Problem set
[a] According to the RF measurement post, what VSWR corresponds to a 40 dB return loss?
[b] In the RF measurement post, rename "spectrum analyzer" as "signal analyzer" throughout everything from "In nearly all cases it's" down to "2nd harmonic output.".
[c] Translate this sentence from the RF measurement post into German: "A 40 dB return loss corresponds to a VSWR of 1.02."

Source passage
───
2017-01-20 Thread Bill Byrom
I'm trying to be gentle, Rhys. :)  I work with these issues every day at
work. Here are a few more comments. I assume you have the preamplifier
in the spectrum analyzer turned off.


The term "X harmonic" (such as 2nd or 3rd harmonic) means a
multiplication of the fundamental signal by the given factor. So the
term "1st harmonic" isn't used -- that's the fundamental. The 2nd
harmonic is 2X the fundamental, and the 3rd harmonic is 3X the
fundamental. So in your examples you should have said "2nd and 3rd
harmonics):


15 dB attenuation: 2nd harmonic is (-49.13 - +11.40)= -60.53 dBc

20 dB attenuation: 2nd harmonic is (-48.84 - +11.40)= -60.24 dBc

25 dB attenuation: 2nd harmonic is (-48.32 - +11.28)= -59.60 dBc



In nearly all cases it's silly to compare RF powers to 0.01 dB
resolution.  The uncertainty of the signal powers being measured,
cable/connector loss, and instrumentation errors is in nearly all cases
larger than 0.1 dB. Your spectrum analyzer doesn't have separate
amplitude log linearly error specifications, but the total amplitude
error with 20 dB of attenuation is specified as +/- 0.7 dB. So the 2nd
harmonic values are not significantly changing as you change the
attenuation, so the source you are measuring probably has about -60 dBc
2nd harmonic output.


The 3rd harmonic results are going to cause me to wave my hands and make
uncomfortable assumptions. The 20 dB 3rd harmonic level seems to be an
outlier, but there is a possibility that a small amount of instrument
distortion is out of phase with the source signal so that they partially
null. RF measurements ARE magic in some cases. 


The use of the external 20 dB attenuator means that the spectrum
analyzer return loss is isolated from the signal source. What does that
mean? Any RF signal traveling down a cable is slightly reflected by
cable defects, connectors, filters, mixers, and imperfect attenuators or
terminators. The reflected signal is called "return loss" and in some
cases "VSWR" or just "SWR". If you had a perfect 50 ohm termination
(load) at the end of a perfect 50 ohm cable, all of the power sent into
the cable would be absorbed by the load and the return loss would be
infinite. The phase of the reflected signal at the source output
connector depends on the round-trip electrical length of the cable and
the nature of the reflection. The reflection from a short is 180 degrees
different from an open, and other types of load can produce different
reflected phases. By the time the reflection gets back to the source
connector, the phase of the reflected signal can cause the impedance to
appear to be nearly anything (greater or less than 50 ohms and probably
capacitive or inductive). If you change the source frequency there is a
different phase round-trip delay due to the wavelength changing, so in
general the RMS voltage at the source will have some ripple vs
frequency. If you place that 20 dB attenuator directly on the source
output connector, the return loss that the source "sees" is nearly
completely controlled by the quality of the attenuator. Even if the
cable had an open or short at the end, the signal passes both ways
though the attenuator so the return loss must be >40 dB (assuming a very
high quality attenuator). This is the same as saying that the VSWR
(Voltage Standing Wave Ratio) is close to 1. A 40 dB return loss
corresponds to a VSWR of 1.02. If an RF filter doesn't see a low VSWR
load, it may not produce the desired filtering behavior.
───
Data provided
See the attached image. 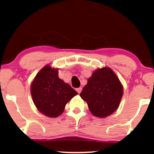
───
Correct answers
[a] A VSWR of 1.02.

[b]
In nearly all cases it's silly to compare RF powers to 0.01 dB
resolution.  The uncertainty of the signal powers being measured,
cable/connector loss, and instrumentation errors is in nearly all cases
larger than 0.1 dB. Your signal analyzer doesn't have separate
amplitude log linearly error specifications, but the total amplitude
error with 20 dB of attenuation is specified as +/- 0.7 dB. So the 2nd
harmonic values are not significantly changing as you change the
attenuation, so the source you are measuring probably has about -60 dBc
2nd harmonic output.

[c] Eine Rückflussdämpfung von 40 dB entspricht einem VSWR von 1,02.